YOUR INSTRUCTIONS -> Lift every line from the entries that includes the word "burst".

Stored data

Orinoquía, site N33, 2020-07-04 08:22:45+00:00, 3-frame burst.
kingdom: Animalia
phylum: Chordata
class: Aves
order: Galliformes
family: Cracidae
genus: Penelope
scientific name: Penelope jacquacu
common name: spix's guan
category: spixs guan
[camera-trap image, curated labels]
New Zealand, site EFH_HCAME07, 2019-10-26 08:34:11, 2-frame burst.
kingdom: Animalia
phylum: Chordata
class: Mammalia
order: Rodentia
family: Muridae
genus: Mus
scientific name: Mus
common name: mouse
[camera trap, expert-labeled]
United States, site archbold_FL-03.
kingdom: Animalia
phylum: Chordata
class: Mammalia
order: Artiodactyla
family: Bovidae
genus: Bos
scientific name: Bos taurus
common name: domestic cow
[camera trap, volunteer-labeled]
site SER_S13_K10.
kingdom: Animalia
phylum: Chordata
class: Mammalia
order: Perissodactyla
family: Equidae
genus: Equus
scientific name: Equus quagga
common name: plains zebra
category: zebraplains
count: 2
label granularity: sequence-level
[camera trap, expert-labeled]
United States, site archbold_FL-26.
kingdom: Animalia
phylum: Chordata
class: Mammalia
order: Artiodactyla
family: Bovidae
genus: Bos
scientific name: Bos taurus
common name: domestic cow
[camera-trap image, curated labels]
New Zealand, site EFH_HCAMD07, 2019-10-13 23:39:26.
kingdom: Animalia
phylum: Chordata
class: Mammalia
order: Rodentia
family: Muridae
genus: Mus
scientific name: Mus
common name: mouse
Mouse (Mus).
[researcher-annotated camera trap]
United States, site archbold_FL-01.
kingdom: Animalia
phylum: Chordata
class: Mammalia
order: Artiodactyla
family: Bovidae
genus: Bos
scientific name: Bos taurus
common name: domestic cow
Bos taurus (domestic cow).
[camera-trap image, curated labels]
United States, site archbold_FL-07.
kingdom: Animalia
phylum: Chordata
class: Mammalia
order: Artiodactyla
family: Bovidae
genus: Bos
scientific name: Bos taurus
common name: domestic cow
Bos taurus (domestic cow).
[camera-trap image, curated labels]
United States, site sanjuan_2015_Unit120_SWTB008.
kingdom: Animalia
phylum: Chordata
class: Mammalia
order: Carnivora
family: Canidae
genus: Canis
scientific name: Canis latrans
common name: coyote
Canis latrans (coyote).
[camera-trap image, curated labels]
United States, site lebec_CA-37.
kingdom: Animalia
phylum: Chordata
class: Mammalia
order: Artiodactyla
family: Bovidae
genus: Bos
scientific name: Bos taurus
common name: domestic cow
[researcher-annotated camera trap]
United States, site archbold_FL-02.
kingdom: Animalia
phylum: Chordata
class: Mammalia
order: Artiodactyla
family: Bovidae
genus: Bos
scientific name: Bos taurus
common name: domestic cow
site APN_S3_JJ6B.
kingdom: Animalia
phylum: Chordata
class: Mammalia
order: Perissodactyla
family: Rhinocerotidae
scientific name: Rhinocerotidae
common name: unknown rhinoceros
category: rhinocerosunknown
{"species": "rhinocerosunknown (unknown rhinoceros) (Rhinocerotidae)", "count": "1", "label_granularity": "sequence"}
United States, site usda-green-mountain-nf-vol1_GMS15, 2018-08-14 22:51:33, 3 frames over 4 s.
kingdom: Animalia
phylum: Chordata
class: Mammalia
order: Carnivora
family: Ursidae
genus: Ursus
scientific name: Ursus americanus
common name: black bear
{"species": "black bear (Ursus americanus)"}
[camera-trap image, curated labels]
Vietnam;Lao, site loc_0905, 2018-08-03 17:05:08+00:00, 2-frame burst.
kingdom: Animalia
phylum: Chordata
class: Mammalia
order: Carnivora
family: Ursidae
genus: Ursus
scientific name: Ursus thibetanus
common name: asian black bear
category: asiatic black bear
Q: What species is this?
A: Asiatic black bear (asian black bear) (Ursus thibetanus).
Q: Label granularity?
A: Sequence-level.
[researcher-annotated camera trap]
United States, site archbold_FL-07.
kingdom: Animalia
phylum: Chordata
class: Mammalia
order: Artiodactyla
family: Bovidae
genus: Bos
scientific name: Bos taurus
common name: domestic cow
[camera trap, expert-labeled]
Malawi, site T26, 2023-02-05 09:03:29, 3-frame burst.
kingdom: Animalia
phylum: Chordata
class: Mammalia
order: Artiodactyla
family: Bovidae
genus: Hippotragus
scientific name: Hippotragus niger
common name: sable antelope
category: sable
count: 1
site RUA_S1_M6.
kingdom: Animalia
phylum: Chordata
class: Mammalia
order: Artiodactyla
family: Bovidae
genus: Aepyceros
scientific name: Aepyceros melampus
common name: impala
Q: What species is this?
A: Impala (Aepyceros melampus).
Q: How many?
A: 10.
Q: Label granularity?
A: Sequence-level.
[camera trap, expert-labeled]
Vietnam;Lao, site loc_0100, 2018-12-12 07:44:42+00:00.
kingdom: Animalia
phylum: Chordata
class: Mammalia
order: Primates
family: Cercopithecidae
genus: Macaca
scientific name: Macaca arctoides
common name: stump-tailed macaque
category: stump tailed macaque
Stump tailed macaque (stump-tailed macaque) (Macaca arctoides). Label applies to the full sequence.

RESPONSE ->
Orinoquía, site N33, 2020-07-04 08:22:45+00:00, 3-frame burst.
New Zealand, site EFH_HCAME07, 2019-10-26 08:34:11, 2-frame burst.
Vietnam;Lao, site loc_0905, 2018-08-03 17:05:08+00:00, 2-frame burst.
Malawi, site T26, 2023-02-05 09:03:29, 3-frame burst.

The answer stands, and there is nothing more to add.